▶ **Stated exercise**
Quote all of the material below word for word, leaving out the pictures.

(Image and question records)

================

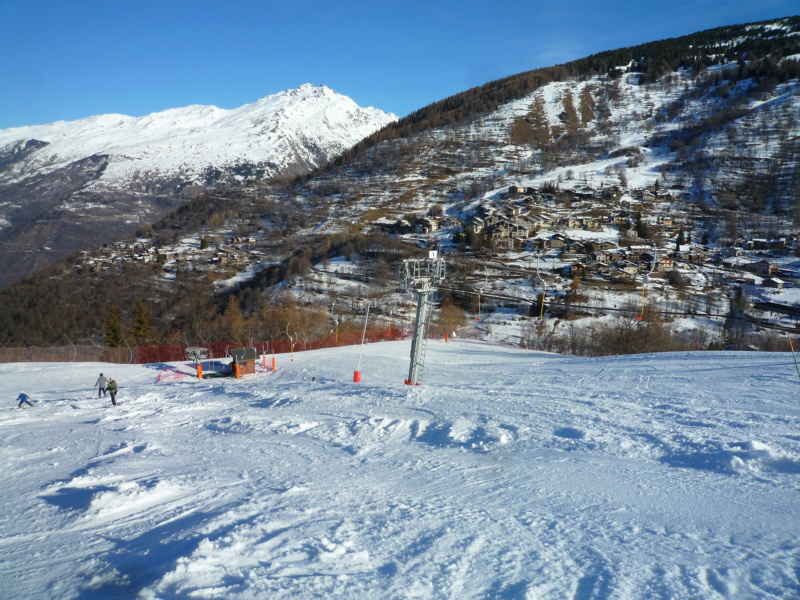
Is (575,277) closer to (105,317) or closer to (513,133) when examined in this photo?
(105,317)

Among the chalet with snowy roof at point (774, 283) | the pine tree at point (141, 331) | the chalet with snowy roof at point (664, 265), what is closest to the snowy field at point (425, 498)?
the pine tree at point (141, 331)

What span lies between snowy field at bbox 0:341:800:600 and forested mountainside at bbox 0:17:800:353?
97.4 feet

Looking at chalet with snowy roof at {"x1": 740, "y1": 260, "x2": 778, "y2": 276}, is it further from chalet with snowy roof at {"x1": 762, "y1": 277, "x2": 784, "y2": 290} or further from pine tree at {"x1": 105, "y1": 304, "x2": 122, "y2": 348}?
pine tree at {"x1": 105, "y1": 304, "x2": 122, "y2": 348}

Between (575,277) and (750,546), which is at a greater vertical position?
(575,277)

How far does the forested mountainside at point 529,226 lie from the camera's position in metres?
51.6

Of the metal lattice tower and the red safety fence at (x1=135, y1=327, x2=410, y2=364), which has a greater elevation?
the metal lattice tower

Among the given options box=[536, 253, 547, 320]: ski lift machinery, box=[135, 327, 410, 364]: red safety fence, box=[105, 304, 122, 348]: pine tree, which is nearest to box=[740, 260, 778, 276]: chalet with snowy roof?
box=[536, 253, 547, 320]: ski lift machinery

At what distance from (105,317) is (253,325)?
93.3 feet

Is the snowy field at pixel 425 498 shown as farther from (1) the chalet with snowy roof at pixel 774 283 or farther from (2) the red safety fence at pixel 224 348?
(1) the chalet with snowy roof at pixel 774 283

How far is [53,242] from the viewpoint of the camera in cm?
14200

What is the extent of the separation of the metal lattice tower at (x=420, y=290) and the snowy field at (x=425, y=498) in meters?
3.84

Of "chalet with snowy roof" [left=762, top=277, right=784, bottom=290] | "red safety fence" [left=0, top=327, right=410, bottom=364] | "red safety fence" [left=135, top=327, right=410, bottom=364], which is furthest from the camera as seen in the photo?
"chalet with snowy roof" [left=762, top=277, right=784, bottom=290]

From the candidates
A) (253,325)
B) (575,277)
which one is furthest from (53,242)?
(575,277)

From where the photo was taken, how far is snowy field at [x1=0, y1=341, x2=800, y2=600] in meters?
4.39
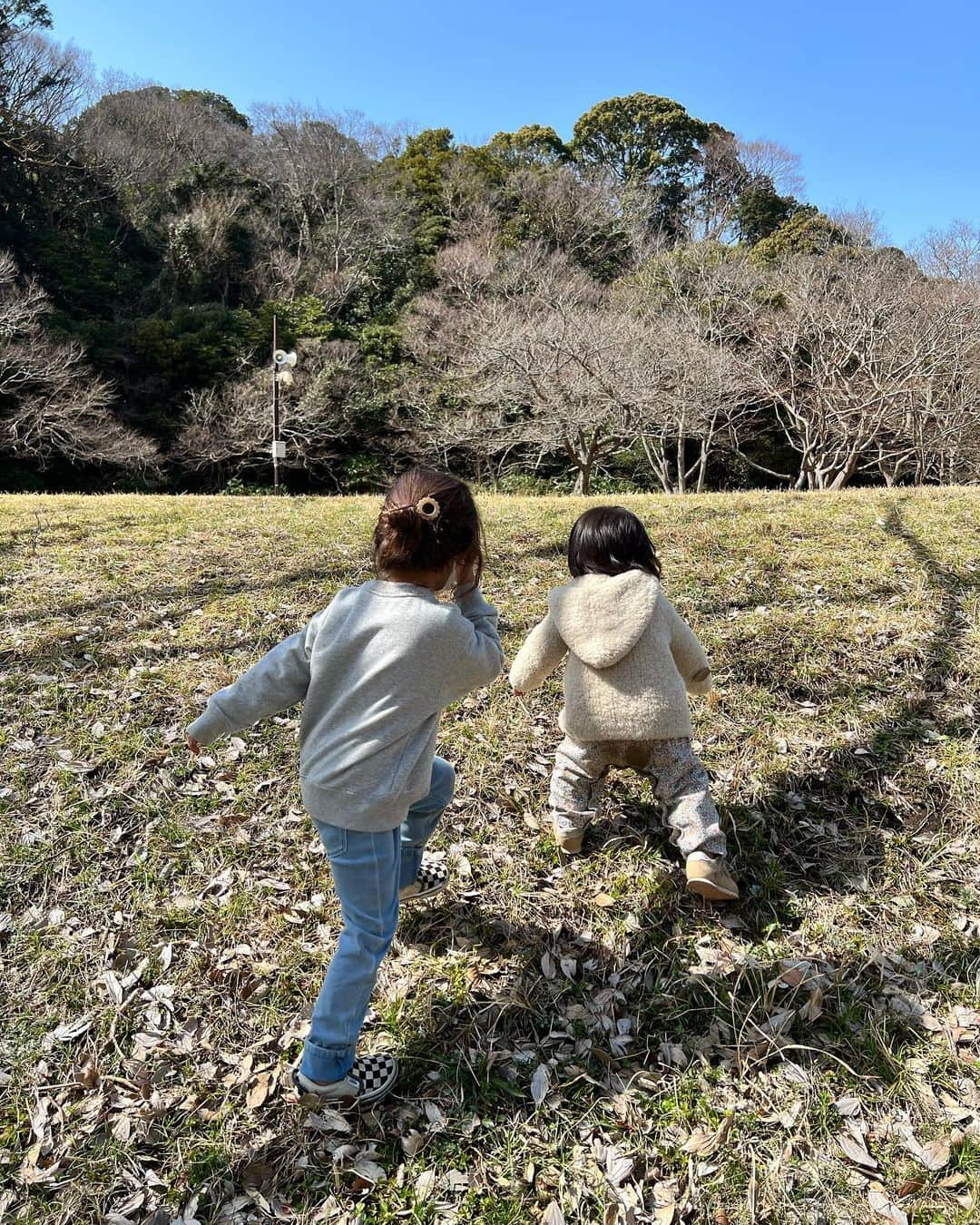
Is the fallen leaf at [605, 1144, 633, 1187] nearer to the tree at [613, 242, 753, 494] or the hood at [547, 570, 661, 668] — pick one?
the hood at [547, 570, 661, 668]

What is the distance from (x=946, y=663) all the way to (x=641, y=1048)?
2.82 meters

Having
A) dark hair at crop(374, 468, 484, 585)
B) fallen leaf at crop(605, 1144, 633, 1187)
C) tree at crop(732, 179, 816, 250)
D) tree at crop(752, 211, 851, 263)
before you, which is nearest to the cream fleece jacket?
dark hair at crop(374, 468, 484, 585)

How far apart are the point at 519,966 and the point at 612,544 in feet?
4.68

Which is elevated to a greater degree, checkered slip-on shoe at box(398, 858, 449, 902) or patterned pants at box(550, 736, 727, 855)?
patterned pants at box(550, 736, 727, 855)

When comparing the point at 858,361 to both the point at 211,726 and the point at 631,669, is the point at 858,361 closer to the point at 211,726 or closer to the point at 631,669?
the point at 631,669

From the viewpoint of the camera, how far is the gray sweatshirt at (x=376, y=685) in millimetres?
1689

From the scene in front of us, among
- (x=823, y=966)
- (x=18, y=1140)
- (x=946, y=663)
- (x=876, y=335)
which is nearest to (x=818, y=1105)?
(x=823, y=966)

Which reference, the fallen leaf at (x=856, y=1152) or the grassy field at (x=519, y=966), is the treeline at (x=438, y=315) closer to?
the grassy field at (x=519, y=966)

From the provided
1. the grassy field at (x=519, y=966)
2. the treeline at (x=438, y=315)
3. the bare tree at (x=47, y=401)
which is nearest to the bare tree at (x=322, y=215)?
the treeline at (x=438, y=315)

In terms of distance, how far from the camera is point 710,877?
7.72 ft

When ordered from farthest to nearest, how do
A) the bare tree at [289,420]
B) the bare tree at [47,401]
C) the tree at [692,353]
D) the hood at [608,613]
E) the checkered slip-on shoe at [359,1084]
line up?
the bare tree at [289,420] → the bare tree at [47,401] → the tree at [692,353] → the hood at [608,613] → the checkered slip-on shoe at [359,1084]

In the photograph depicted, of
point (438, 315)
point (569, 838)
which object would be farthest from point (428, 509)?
point (438, 315)

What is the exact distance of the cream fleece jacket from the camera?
2283 millimetres

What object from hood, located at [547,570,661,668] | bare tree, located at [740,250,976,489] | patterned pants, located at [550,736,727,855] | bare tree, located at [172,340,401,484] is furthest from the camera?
bare tree, located at [172,340,401,484]
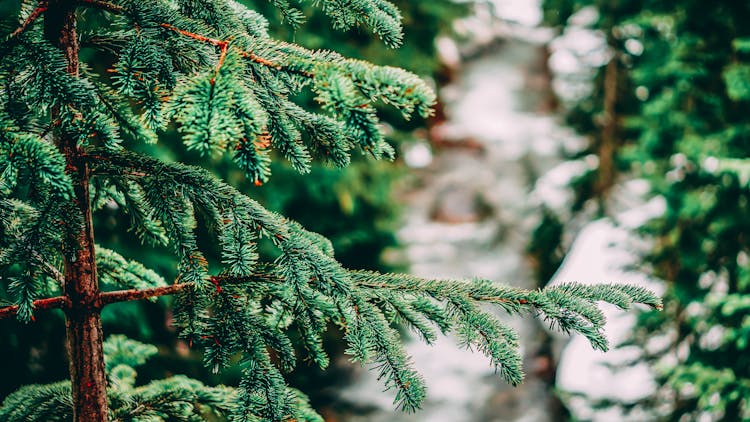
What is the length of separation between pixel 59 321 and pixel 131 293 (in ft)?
7.19

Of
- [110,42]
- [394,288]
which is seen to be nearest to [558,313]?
[394,288]

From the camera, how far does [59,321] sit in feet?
11.2

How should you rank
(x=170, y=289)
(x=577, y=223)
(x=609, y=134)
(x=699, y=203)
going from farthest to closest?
(x=577, y=223), (x=609, y=134), (x=699, y=203), (x=170, y=289)

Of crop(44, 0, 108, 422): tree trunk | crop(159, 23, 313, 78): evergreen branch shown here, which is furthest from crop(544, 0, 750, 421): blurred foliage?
crop(44, 0, 108, 422): tree trunk

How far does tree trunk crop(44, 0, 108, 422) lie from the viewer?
60.3 inches

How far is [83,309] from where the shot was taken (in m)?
1.58

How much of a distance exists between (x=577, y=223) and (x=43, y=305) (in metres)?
8.84

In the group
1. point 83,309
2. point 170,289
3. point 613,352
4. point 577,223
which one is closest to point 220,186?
point 170,289

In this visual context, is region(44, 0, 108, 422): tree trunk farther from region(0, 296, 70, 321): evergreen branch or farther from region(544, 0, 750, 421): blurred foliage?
region(544, 0, 750, 421): blurred foliage

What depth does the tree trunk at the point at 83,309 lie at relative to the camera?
1.53 m

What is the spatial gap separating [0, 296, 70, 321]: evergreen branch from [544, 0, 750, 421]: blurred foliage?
12.5ft

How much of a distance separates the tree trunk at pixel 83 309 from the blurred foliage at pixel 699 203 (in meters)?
3.73

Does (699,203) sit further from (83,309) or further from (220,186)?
(83,309)

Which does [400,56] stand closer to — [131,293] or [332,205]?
[332,205]
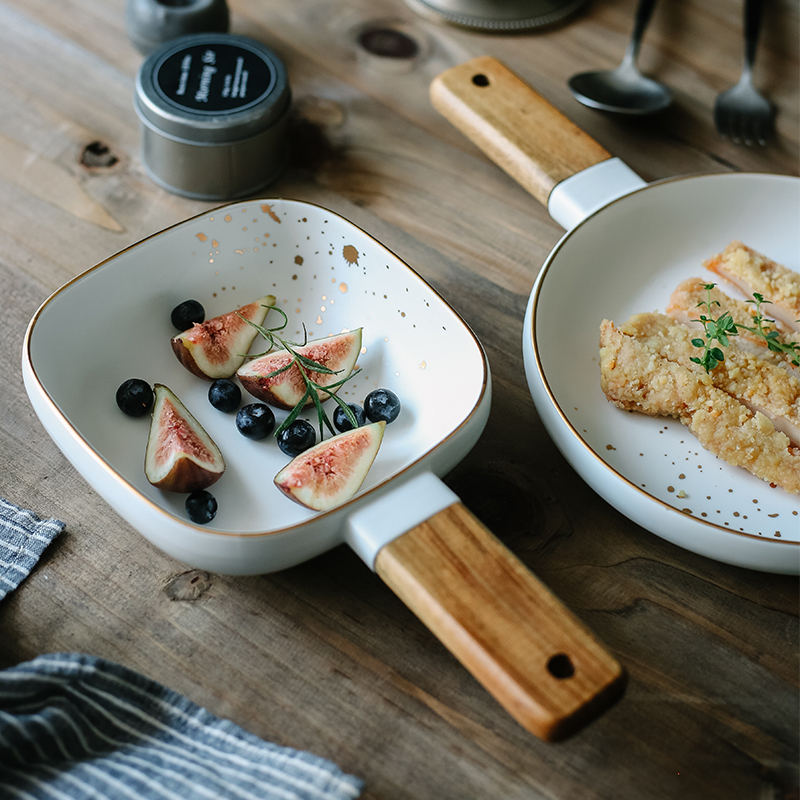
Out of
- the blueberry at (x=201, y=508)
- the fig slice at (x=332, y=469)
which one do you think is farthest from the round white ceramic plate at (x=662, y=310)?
the blueberry at (x=201, y=508)

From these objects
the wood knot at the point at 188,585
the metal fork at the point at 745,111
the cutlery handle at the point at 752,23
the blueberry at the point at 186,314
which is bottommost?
the wood knot at the point at 188,585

================

▶ **The output**
Is (575,277) closer to (105,317) or closer to (513,133) when examined in this photo?
(105,317)

Among the chalet with snowy roof at point (774, 283) | the pine tree at point (141, 331) | the chalet with snowy roof at point (664, 265), what is closest to the snowy field at point (425, 498)?
the pine tree at point (141, 331)

What span lies between snowy field at bbox 0:341:800:600 and forested mountainside at bbox 0:17:800:353?
97.4 feet

Looking at chalet with snowy roof at {"x1": 740, "y1": 260, "x2": 778, "y2": 276}, is it further from chalet with snowy roof at {"x1": 762, "y1": 277, "x2": 784, "y2": 290} or further from pine tree at {"x1": 105, "y1": 304, "x2": 122, "y2": 348}?
pine tree at {"x1": 105, "y1": 304, "x2": 122, "y2": 348}

Between (575,277) and (750,546), which is at a greater vertical position?
(575,277)

How far does the forested mountainside at point 529,226 lie from the camera's position in metres?
51.6

Of the metal lattice tower and the red safety fence at (x1=135, y1=327, x2=410, y2=364), which has a greater elevation?
the metal lattice tower

Among the given options box=[536, 253, 547, 320]: ski lift machinery, box=[135, 327, 410, 364]: red safety fence, box=[105, 304, 122, 348]: pine tree, which is nearest to box=[740, 260, 778, 276]: chalet with snowy roof?
box=[536, 253, 547, 320]: ski lift machinery

At what distance from (105,317) is (253,325)?
93.3 feet

Is the snowy field at pixel 425 498 shown as farther from (1) the chalet with snowy roof at pixel 774 283 or farther from (2) the red safety fence at pixel 224 348?
(1) the chalet with snowy roof at pixel 774 283

How far is [53,242] from the viewpoint of the camera in cm?
14200

What is the extent of the separation of the metal lattice tower at (x=420, y=290) and the snowy field at (x=425, y=498) in meters?
3.84

Of "chalet with snowy roof" [left=762, top=277, right=784, bottom=290] | "red safety fence" [left=0, top=327, right=410, bottom=364] | "red safety fence" [left=135, top=327, right=410, bottom=364], which is furthest from the camera as seen in the photo?
"chalet with snowy roof" [left=762, top=277, right=784, bottom=290]

From the candidates
A) (253,325)
B) (575,277)
which one is furthest from (53,242)?
(575,277)

From where the photo was taken, how far is snowy field at [x1=0, y1=341, x2=800, y2=600] in meters?
4.39
Is the fallen leaf at [605, 1144, 633, 1187] nearer to the tree at [613, 242, 753, 494] or the hood at [547, 570, 661, 668] — pick one?
the hood at [547, 570, 661, 668]

What is the distance from (x=946, y=663) all the way to (x=641, y=1048)?
2.82 meters

Having
A) dark hair at crop(374, 468, 484, 585)
B) fallen leaf at crop(605, 1144, 633, 1187)
C) tree at crop(732, 179, 816, 250)
D) tree at crop(752, 211, 851, 263)
before you, which is nearest to the cream fleece jacket?
dark hair at crop(374, 468, 484, 585)

How far apart are the point at 519,966 and the point at 612,544 in feet?
4.68

Which is elevated to a greater degree, checkered slip-on shoe at box(398, 858, 449, 902) or patterned pants at box(550, 736, 727, 855)?
patterned pants at box(550, 736, 727, 855)

When comparing the point at 858,361 to both the point at 211,726 and the point at 631,669, is the point at 858,361 closer to the point at 211,726 or closer to the point at 631,669?
the point at 631,669

From the viewpoint of the camera, how far is the gray sweatshirt at (x=376, y=685) in millimetres?
1689

From the scene in front of us, among
- (x=823, y=966)
- (x=18, y=1140)
- (x=946, y=663)
- (x=876, y=335)
which is nearest to (x=818, y=1105)?
(x=823, y=966)

Which reference, the fallen leaf at (x=856, y=1152) or the grassy field at (x=519, y=966), is the treeline at (x=438, y=315) closer to?
the grassy field at (x=519, y=966)

From the provided
1. the grassy field at (x=519, y=966)
2. the treeline at (x=438, y=315)
3. the bare tree at (x=47, y=401)
which is nearest to the bare tree at (x=322, y=215)?
the treeline at (x=438, y=315)

In terms of distance, how far from the camera is point 710,877?
7.72 ft

When ordered from farthest to nearest, how do
A) the bare tree at [289,420]
B) the bare tree at [47,401]
C) the tree at [692,353]
D) the hood at [608,613]
E) the checkered slip-on shoe at [359,1084]
line up?
the bare tree at [289,420] → the bare tree at [47,401] → the tree at [692,353] → the hood at [608,613] → the checkered slip-on shoe at [359,1084]

In the photograph depicted, of
point (438, 315)
point (569, 838)
which object would be farthest from point (428, 509)?
point (438, 315)

What is the exact distance of the cream fleece jacket from the camera?
2283 millimetres

What object from hood, located at [547,570,661,668] | bare tree, located at [740,250,976,489] | patterned pants, located at [550,736,727,855] | bare tree, located at [172,340,401,484] is furthest from the camera?
bare tree, located at [172,340,401,484]
What is the length of separation between pixel 59 321 and pixel 131 293 (in ft)?
7.19

Of
- [110,42]
- [394,288]
which is seen to be nearest to [558,313]?
[394,288]

From the camera, how far does [59,321] sit in feet?
11.2

How should you rank
(x=170, y=289)
(x=577, y=223)
(x=609, y=134)
(x=699, y=203)
going from farthest to closest?
(x=577, y=223), (x=609, y=134), (x=699, y=203), (x=170, y=289)

Of crop(44, 0, 108, 422): tree trunk | crop(159, 23, 313, 78): evergreen branch shown here, which is furthest from crop(544, 0, 750, 421): blurred foliage?
crop(44, 0, 108, 422): tree trunk

How far does tree trunk crop(44, 0, 108, 422) lie from the viewer?
60.3 inches

How far is [83,309] from where the shot was taken (in m)?
1.58

How much of a distance exists between (x=577, y=223) and (x=43, y=305) (in metres)?
8.84

In the group
1. point 83,309
2. point 170,289
3. point 613,352
4. point 577,223
which one is closest to point 220,186?
point 170,289

In this visual context, is region(44, 0, 108, 422): tree trunk farther from region(0, 296, 70, 321): evergreen branch or farther from region(544, 0, 750, 421): blurred foliage?
region(544, 0, 750, 421): blurred foliage

What depth does the tree trunk at the point at 83,309 lie at relative to the camera?
1.53 m

What is the spatial gap separating [0, 296, 70, 321]: evergreen branch from [544, 0, 750, 421]: blurred foliage?
12.5ft

How much of a distance separates the tree trunk at pixel 83 309 from the blurred foliage at pixel 699 203 (in meters)?
3.73

Does (699,203) sit further from (83,309) or further from (220,186)?
(83,309)

Which does [400,56] stand closer to — [131,293] or [332,205]?
[332,205]
Out of
- the blueberry at (x=201, y=508)
- the fig slice at (x=332, y=469)
which one do you think is farthest from the round white ceramic plate at (x=662, y=310)?
the blueberry at (x=201, y=508)

From these objects
the wood knot at the point at 188,585
the metal fork at the point at 745,111
the cutlery handle at the point at 752,23
the blueberry at the point at 186,314
which is bottommost?
the wood knot at the point at 188,585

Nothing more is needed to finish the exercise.